── 提示文 ──

もちろん、病気の腎臓を移植に用いることは、移植を受けるレシピエントに高い危険性をもたらす。腎臓に限らず、臓器移植を受けた患者は、拒絶反応を防ぐために免疫抑制剤を服用する必要があるからだ。体の免疫力の低下によって、さまざまな感染症などにかかりやすくなる。医師は、「病気の腎臓でもいいかと患者に説明して了承を得た。がんの場合は、再発の可能性を説明し、全部了承を得た」と言うが、腎移植を待つ患者は、どんな腎臓でも、のどから手が出るほどほしい状態であり、危険性を十分認識して冷静で正常な判断をするのは難しいかもしれない。しかし、それでもいいのではないだろうか。危険を伴っても、今よりはましなのだ。現状は、それほど厳しいという事なのだ。



事件の医師が、なぜ学会から批判ばかりされているのか、と言えば、学会との関係が悪いからだ。なぜなら、彼は学会を相手にしていないからだ。日本の医学界は極めて閉鎖的で、一匹狼の存在を許さない。大学病院で君臨するボスを頂点に、全国の病院の人事を支配し、好き勝手やっている。医学界に属さないくせに、日本一の技術を誇るような彼の存在は、医学界からすれば目の上のたんこぶなのだ。彼の技術を評価する学会員でも、「新しいやり方をしているのは認めるが、学会などへの報告が少なく、優れた医療の共有という面で医学に対して責任あることをしない」と批判したりしている。どうしても学会から抜け出すのを許せないのだ。

だから、今回の事件を問題視している学会の態度は、よく分かる。日本移植学会をはじめとする医学界は、「移植の腕は日本一」と言われている彼が学会に所属せず一匹狼で好き勝手やっているのを嫉妬して批判しているのだろう。そして、なぜこの医師が学会に所属していないかを反省することもないのだろう。
なぜこの医師は学会に所属してないのか。おそらく、学会は現実から目を背けて、きれい事だけ言っているからだろう。何の役にも立たない組織だ。しかし、学会としては、それがバレちゃうと存在価値が無くなるから、この医師を批判して、自分たちが正しいと言い張ろうとしているのだろう。
学会は「ルールを無視した行為だ」と批判しているが、それは学会が学会のために作っただけのルールだ。この医師は「じゃあ、困っている人はどうすればいいんだ」と反論しているが、学会による学会のための無意味なルールか、それとも患者の救済か、どちらが正しいか、普通に考えれば、分かるのではないか。


しかし、マスコミの反応は理解しがたい。なぜマスコミは、患者を救おうとする彼を犯罪者に仕立て上げようとするのだろう。一体なぜマスコミは、医学界と連動して批判の大合唱をしているのだろう。
独善的で自己中心的なマスコミの体質が、やはり独善的で自己中心的な医学界と同じだから、共感するところがあるのだろうか。

───
── データ ──

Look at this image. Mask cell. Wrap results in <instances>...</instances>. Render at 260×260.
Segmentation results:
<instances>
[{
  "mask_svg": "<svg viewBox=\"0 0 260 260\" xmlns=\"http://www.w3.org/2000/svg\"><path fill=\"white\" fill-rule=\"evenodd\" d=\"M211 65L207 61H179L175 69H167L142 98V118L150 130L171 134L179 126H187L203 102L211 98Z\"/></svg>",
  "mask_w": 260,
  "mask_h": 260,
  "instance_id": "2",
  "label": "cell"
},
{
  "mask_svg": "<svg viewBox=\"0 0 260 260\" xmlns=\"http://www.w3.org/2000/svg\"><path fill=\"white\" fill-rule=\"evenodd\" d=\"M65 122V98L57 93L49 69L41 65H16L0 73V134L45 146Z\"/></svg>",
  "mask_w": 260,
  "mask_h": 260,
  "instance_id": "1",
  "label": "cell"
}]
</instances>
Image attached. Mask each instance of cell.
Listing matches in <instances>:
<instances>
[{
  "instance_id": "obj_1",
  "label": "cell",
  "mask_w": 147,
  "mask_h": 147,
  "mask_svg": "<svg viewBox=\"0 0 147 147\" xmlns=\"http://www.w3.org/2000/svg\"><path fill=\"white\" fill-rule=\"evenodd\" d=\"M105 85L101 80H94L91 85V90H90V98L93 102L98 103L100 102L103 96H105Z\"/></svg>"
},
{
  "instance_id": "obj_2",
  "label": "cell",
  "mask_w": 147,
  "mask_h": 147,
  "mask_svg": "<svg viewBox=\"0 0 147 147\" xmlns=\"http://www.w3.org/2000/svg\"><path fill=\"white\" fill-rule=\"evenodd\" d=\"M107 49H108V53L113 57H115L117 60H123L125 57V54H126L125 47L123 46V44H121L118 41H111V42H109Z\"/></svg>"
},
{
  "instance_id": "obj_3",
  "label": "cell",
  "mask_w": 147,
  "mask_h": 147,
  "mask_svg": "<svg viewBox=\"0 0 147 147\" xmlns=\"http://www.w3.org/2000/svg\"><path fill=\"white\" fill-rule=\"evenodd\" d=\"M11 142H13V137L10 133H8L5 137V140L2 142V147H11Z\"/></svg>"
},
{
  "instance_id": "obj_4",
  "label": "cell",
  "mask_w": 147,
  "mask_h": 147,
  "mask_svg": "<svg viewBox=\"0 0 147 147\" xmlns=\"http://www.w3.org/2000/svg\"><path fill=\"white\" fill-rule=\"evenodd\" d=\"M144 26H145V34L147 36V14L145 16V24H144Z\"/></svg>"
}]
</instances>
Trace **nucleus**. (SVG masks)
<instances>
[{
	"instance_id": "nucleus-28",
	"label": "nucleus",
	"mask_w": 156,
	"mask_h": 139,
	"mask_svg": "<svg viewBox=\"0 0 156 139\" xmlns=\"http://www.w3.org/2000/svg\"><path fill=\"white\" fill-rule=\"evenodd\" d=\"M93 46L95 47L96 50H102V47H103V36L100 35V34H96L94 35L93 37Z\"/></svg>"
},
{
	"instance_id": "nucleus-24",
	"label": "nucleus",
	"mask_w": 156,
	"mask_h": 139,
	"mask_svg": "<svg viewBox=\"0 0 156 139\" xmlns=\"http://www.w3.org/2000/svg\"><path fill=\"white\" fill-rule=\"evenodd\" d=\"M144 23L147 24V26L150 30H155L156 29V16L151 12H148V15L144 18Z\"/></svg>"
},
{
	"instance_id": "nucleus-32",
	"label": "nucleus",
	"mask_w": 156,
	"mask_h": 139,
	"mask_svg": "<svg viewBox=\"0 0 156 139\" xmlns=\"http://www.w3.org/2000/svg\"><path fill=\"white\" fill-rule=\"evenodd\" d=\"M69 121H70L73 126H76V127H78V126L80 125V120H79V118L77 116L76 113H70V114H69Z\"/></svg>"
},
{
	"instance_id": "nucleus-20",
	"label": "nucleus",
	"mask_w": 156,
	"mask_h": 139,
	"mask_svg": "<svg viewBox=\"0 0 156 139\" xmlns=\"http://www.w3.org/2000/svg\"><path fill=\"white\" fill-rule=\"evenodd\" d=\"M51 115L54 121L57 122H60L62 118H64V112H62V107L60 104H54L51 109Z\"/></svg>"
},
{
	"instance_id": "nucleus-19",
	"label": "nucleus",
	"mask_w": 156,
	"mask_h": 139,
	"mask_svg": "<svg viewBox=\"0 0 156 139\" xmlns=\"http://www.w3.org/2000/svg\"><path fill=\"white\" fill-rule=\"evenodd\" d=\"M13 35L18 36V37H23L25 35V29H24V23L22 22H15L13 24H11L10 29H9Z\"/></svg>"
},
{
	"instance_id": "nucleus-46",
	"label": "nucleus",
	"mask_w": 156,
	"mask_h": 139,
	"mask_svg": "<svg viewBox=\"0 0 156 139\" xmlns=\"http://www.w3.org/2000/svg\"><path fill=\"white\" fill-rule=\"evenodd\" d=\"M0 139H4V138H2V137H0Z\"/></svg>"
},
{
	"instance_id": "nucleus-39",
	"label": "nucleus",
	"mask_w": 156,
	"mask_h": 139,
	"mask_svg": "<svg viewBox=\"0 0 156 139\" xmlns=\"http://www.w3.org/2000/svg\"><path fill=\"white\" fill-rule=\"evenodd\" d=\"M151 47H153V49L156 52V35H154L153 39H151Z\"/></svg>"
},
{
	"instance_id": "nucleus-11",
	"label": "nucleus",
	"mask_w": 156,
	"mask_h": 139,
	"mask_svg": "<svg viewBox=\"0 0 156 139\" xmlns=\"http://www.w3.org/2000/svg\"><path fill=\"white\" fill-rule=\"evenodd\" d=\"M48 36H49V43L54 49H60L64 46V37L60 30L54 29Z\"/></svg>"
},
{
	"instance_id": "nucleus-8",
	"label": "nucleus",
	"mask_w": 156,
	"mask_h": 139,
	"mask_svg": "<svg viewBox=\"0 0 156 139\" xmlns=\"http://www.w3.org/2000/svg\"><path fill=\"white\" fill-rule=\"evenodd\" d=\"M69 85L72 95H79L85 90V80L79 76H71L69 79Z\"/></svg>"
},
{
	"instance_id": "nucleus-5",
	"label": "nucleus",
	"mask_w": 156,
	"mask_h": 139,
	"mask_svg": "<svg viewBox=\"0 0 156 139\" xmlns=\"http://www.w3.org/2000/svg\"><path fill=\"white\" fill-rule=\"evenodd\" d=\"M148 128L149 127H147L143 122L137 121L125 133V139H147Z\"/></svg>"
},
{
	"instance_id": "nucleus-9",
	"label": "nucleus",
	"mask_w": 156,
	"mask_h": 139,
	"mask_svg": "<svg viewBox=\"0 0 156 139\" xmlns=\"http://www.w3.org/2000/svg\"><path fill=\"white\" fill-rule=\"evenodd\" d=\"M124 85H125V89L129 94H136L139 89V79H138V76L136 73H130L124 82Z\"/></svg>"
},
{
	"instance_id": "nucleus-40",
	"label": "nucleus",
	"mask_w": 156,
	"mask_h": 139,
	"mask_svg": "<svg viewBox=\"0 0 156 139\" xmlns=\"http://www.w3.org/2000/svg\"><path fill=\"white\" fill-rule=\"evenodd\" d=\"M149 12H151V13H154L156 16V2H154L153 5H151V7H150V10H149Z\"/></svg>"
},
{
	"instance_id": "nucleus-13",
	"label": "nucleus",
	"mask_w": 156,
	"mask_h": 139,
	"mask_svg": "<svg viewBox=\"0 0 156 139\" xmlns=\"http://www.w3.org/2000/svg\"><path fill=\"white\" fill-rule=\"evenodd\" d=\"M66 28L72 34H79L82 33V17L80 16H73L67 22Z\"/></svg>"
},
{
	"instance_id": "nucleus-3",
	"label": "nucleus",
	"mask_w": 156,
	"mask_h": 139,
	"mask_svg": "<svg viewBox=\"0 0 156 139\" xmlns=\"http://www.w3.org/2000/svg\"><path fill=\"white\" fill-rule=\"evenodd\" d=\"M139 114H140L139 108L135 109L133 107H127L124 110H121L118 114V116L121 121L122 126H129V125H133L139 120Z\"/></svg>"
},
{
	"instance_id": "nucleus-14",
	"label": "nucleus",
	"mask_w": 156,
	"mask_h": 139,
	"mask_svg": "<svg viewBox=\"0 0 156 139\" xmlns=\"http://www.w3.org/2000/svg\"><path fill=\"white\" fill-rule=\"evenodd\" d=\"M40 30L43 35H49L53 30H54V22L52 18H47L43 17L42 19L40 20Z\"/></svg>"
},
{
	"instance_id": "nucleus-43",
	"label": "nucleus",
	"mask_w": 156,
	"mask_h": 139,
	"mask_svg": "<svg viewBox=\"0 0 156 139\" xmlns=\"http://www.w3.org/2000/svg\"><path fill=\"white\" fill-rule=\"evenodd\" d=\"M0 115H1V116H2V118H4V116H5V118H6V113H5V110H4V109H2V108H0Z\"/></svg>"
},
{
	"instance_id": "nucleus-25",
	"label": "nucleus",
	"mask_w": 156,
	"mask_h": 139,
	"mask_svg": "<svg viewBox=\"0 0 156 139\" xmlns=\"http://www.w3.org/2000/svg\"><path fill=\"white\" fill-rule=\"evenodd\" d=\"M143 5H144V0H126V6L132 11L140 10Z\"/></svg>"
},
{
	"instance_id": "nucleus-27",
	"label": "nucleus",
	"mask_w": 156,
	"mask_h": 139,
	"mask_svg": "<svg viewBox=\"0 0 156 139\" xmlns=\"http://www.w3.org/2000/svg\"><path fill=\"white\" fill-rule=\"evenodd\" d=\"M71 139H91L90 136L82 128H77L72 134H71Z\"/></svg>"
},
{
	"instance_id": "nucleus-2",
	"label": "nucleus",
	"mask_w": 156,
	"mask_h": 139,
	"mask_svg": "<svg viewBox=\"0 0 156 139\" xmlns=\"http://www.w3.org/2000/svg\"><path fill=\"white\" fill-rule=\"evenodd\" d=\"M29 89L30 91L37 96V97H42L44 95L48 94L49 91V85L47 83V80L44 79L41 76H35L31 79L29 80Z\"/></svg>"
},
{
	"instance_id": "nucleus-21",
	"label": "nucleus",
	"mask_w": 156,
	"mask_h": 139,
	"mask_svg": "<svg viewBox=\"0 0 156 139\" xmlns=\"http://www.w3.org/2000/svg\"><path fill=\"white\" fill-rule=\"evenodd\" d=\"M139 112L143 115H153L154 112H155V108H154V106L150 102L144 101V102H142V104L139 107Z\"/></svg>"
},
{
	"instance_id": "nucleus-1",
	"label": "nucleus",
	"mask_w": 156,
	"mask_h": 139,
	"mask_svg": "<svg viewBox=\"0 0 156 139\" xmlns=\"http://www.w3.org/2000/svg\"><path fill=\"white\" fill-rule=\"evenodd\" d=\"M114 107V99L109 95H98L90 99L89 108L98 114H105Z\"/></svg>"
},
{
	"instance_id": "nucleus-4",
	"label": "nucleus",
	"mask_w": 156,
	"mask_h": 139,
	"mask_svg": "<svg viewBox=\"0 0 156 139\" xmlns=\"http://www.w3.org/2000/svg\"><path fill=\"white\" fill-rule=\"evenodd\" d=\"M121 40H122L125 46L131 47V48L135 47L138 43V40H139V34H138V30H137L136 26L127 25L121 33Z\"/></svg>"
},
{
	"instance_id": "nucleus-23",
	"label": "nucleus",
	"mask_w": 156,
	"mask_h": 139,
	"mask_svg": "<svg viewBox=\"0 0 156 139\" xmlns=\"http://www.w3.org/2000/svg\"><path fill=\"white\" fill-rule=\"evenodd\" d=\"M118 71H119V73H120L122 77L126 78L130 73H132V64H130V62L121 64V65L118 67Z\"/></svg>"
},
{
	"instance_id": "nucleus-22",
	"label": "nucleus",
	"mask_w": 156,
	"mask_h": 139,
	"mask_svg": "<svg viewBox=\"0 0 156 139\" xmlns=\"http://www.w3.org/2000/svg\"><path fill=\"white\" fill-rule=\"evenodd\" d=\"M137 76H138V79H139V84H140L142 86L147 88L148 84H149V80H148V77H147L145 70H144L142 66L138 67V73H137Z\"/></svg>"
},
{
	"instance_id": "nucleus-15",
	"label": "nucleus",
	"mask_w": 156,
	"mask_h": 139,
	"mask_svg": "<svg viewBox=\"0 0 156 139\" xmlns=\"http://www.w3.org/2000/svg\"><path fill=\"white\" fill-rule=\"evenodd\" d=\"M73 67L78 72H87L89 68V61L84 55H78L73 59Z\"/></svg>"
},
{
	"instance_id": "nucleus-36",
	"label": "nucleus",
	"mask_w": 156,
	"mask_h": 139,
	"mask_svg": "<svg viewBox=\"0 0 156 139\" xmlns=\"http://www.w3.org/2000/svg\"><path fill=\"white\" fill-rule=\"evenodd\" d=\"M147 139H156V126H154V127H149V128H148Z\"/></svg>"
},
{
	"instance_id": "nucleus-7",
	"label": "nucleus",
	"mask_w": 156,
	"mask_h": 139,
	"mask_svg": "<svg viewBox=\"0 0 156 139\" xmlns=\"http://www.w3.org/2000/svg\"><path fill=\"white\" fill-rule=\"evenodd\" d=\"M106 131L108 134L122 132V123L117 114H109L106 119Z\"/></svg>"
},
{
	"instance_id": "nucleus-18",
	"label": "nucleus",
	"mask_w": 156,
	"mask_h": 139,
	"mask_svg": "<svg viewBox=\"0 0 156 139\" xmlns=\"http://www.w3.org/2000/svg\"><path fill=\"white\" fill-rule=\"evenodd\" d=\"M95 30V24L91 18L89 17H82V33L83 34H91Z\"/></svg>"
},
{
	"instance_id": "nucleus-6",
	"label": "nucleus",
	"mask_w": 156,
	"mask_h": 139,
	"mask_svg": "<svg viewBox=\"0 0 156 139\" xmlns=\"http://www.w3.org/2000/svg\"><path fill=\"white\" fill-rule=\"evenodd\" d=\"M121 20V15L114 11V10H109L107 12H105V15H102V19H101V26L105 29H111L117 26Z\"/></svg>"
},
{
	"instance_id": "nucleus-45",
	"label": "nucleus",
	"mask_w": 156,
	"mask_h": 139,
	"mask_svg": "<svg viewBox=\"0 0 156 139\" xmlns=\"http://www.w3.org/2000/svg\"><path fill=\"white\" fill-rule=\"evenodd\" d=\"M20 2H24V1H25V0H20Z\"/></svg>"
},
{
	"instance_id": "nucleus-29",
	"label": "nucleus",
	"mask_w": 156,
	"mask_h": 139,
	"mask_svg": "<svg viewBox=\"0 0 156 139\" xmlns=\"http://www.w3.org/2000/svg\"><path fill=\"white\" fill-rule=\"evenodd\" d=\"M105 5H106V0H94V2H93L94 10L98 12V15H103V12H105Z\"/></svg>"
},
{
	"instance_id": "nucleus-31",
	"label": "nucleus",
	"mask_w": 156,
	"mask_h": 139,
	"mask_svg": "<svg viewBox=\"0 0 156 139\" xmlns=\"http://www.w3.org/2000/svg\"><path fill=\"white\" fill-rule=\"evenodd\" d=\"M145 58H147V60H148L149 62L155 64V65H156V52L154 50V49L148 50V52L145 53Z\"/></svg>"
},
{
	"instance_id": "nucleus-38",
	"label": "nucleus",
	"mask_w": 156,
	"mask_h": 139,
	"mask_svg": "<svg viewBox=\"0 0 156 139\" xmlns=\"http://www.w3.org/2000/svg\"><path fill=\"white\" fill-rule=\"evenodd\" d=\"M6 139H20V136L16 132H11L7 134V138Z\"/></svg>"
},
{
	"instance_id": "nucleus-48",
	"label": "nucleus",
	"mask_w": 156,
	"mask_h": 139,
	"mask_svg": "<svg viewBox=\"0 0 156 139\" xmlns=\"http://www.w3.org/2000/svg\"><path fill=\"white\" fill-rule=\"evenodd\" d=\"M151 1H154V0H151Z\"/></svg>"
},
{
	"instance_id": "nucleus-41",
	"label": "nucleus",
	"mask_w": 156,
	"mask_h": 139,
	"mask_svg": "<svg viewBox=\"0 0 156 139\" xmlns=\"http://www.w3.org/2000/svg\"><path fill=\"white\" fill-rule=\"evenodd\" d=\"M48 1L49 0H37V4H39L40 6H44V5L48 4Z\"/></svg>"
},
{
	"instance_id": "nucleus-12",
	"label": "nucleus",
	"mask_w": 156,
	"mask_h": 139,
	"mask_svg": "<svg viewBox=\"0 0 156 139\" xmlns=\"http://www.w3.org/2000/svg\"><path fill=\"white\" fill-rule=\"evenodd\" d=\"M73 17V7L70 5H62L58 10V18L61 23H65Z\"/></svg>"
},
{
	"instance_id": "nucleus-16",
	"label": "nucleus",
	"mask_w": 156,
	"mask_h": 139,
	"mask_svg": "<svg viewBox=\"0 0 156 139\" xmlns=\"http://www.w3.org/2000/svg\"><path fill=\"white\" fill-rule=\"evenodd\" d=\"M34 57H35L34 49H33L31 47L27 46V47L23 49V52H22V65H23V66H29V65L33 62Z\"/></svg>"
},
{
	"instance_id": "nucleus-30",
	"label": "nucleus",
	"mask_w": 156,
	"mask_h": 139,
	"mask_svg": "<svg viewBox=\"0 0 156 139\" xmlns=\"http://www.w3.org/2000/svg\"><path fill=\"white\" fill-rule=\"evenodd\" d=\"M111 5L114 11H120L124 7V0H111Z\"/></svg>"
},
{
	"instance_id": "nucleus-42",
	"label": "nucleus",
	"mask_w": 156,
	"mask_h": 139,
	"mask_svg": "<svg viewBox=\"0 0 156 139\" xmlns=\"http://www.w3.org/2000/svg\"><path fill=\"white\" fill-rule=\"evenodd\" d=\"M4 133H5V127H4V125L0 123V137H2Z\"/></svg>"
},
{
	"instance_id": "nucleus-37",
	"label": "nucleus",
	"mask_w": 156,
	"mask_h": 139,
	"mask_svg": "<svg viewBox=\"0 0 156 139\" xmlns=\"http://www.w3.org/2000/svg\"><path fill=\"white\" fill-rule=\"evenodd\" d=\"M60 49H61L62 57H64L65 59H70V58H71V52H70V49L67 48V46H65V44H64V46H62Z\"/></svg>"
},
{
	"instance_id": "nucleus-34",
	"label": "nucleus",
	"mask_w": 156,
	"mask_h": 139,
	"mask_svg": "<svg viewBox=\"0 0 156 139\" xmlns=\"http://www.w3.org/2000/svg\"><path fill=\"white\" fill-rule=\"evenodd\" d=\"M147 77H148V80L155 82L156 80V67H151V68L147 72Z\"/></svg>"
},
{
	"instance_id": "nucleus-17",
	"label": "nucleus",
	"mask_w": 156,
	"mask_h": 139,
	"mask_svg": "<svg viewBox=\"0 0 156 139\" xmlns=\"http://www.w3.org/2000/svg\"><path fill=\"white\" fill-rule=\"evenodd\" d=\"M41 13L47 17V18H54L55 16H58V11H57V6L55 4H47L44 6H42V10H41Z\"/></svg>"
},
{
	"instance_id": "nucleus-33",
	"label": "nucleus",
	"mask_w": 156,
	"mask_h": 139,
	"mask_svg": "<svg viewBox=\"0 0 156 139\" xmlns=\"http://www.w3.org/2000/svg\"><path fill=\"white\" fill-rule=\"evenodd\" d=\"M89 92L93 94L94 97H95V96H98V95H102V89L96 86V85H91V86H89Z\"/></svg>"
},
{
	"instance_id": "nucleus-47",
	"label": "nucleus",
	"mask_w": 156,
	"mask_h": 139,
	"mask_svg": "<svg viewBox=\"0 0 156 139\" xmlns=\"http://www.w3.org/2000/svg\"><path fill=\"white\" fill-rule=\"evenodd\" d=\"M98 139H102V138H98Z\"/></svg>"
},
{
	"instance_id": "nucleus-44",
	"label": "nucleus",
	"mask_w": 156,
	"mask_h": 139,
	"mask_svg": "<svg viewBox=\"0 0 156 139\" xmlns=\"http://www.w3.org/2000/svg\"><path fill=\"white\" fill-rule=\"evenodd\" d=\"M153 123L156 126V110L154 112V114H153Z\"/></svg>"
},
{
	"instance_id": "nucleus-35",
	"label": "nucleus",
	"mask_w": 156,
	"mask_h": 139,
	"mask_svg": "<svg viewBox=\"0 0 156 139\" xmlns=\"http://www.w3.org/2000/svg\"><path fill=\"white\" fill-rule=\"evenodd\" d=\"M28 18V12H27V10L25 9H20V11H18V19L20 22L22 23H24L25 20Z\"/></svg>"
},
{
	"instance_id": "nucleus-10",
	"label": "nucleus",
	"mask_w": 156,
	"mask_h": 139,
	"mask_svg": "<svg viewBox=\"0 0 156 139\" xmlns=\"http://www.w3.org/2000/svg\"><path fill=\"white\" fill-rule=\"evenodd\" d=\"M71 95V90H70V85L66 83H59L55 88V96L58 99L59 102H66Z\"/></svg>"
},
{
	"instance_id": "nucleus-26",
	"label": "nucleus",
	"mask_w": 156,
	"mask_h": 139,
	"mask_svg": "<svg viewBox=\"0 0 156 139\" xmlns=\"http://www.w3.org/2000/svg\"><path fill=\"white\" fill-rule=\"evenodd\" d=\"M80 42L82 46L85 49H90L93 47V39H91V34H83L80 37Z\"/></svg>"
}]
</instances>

───

作業内容:
[A] 次の(i)〜(iii)の記述が提示文の内容と合致するかを判定し、それぞれ「はい」または「いいえ」で答え、判断の根拠となる提示文の語句をそのまま引用してください。(i) 臓器移植を受けた患者は、拒絶反応を防ぐために免疫抑制剤を服用しなければならない。(ii) 事件の医師は日本移植学会に所属している。(iii) 筆者はマスコミの反応に理解を示している。
[B] 提示文のうち、「だから、今回の事件を問題視し」を含む語句から始まり「えれば、分かるのではないか。」で終わる部分を、一字一句変えずに返してください。

解答一覧:
[A]
(i) はい。「臓器移植を受けた患者は、拒絶反応を防ぐために免疫抑制剤を服用する必要があるからだ」
(ii) いいえ。「彼が学会に所属せず一匹狼で好き勝手やっている」
(iii) いいえ。「しかし、マスコミの反応は理解しがたい。」

[B]
だから、今回の事件を問題視している学会の態度は、よく分かる。日本移植学会をはじめとする医学界は、「移植の腕は日本一」と言われている彼が学会に所属せず一匹狼で好き勝手やっているのを嫉妬して批判しているのだろう。そして、なぜこの医師が学会に所属していないかを反省することもないのだろう。
なぜこの医師は学会に所属してないのか。おそらく、学会は現実から目を背けて、きれい事だけ言っているからだろう。何の役にも立たない組織だ。しかし、学会としては、それがバレちゃうと存在価値が無くなるから、この医師を批判して、自分たちが正しいと言い張ろうとしているのだろう。
学会は「ルールを無視した行為だ」と批判しているが、それは学会が学会のために作っただけのルールだ。この医師は「じゃあ、困っている人はどうすればいいんだ」と反論しているが、学会による学会のための無意味なルールか、それとも患者の救済か、どちらが正しいか、普通に考えれば、分かるのではないか。